Prompt: Collect each line of the listing that contains the string "instances", copying those lines in order.

(Collected data)
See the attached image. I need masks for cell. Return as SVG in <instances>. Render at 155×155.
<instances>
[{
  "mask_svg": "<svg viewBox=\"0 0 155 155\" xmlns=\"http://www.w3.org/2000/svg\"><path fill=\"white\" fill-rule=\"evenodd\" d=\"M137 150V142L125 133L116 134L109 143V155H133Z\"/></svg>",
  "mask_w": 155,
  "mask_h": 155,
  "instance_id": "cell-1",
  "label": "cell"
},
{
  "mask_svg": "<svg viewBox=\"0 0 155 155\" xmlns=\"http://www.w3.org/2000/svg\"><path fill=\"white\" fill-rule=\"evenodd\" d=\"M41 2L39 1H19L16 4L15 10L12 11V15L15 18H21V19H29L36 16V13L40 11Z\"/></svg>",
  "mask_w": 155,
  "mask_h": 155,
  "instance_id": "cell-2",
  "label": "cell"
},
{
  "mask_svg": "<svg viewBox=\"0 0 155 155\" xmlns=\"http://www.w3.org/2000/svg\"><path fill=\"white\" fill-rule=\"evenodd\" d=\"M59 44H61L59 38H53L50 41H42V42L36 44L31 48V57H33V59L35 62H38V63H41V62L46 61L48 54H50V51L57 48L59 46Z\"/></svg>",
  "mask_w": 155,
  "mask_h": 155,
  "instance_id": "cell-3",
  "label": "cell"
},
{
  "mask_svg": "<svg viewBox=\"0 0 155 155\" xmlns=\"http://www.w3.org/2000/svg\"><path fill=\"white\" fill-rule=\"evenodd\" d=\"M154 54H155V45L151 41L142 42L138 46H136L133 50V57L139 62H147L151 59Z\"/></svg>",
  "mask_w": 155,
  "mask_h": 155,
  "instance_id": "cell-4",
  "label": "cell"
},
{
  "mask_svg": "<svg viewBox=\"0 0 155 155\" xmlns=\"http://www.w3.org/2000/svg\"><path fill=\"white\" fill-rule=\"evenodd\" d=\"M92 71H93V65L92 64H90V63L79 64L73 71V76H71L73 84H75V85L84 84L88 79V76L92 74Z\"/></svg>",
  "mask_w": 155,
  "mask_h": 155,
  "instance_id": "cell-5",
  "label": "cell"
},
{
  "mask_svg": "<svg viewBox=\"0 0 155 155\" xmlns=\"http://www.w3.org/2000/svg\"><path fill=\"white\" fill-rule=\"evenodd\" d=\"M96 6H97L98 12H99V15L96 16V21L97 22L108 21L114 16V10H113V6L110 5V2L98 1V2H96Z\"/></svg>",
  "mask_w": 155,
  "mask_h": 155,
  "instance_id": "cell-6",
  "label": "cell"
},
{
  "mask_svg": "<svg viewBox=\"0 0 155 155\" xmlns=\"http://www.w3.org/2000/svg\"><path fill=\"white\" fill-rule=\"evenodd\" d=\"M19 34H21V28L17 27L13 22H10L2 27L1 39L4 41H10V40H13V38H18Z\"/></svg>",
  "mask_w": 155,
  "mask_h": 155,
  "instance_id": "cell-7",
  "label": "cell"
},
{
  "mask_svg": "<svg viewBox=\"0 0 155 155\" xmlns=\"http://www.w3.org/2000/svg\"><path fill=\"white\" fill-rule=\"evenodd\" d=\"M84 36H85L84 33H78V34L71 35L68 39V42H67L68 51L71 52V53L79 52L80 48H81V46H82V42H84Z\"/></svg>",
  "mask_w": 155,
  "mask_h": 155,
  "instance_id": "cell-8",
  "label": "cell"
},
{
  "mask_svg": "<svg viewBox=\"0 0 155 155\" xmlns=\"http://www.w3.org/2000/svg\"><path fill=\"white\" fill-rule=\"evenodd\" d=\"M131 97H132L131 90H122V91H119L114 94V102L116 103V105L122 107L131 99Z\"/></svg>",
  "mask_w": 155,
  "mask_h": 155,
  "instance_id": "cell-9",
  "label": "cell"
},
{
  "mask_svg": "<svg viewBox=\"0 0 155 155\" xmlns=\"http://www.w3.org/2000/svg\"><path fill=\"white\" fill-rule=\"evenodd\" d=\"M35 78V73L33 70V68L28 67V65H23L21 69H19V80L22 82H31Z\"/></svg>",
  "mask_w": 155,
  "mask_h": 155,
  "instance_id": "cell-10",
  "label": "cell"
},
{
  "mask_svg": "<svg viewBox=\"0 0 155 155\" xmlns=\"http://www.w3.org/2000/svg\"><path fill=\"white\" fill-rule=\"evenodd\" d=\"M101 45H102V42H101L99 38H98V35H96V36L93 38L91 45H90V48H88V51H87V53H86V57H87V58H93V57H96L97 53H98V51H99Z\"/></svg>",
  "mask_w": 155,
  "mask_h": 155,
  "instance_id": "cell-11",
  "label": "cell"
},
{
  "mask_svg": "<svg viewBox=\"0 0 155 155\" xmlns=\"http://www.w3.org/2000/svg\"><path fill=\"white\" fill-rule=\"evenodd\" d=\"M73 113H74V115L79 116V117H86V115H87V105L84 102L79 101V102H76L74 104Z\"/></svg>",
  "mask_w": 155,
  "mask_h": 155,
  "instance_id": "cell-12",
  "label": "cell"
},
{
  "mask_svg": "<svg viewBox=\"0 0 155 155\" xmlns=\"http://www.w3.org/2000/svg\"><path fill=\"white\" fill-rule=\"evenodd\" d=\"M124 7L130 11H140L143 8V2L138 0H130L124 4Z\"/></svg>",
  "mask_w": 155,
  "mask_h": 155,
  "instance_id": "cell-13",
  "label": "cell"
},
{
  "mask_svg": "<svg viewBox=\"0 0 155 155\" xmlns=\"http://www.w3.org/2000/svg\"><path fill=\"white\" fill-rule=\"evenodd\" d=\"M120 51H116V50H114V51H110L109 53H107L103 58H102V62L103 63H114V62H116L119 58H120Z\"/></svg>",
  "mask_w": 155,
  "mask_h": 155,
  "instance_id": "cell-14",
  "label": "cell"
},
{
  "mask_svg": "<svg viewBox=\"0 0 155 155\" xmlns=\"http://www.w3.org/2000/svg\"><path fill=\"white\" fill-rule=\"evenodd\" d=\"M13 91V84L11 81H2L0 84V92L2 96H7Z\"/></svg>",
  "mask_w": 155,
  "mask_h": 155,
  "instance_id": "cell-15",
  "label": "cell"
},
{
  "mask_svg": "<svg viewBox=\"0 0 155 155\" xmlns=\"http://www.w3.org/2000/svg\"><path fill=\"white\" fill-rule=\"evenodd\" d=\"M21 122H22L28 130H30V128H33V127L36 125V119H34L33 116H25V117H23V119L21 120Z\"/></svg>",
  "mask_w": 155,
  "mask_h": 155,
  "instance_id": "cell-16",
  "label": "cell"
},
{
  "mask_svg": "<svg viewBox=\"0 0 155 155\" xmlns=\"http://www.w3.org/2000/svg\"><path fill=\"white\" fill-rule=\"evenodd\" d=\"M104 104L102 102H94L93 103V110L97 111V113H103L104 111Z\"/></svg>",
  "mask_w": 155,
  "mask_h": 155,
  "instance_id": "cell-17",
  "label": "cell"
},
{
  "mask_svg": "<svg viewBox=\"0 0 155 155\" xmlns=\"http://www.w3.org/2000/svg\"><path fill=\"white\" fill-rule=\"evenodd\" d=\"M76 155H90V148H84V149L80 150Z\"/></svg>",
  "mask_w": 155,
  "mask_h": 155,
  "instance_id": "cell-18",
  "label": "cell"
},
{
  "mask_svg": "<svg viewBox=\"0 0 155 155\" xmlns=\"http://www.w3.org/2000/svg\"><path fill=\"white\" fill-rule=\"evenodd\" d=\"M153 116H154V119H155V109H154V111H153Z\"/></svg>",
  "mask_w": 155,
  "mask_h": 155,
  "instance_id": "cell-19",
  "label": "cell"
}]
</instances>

Answer to the exercise:
See the attached image. I need masks for cell. Return as SVG in <instances>. Render at 155×155.
<instances>
</instances>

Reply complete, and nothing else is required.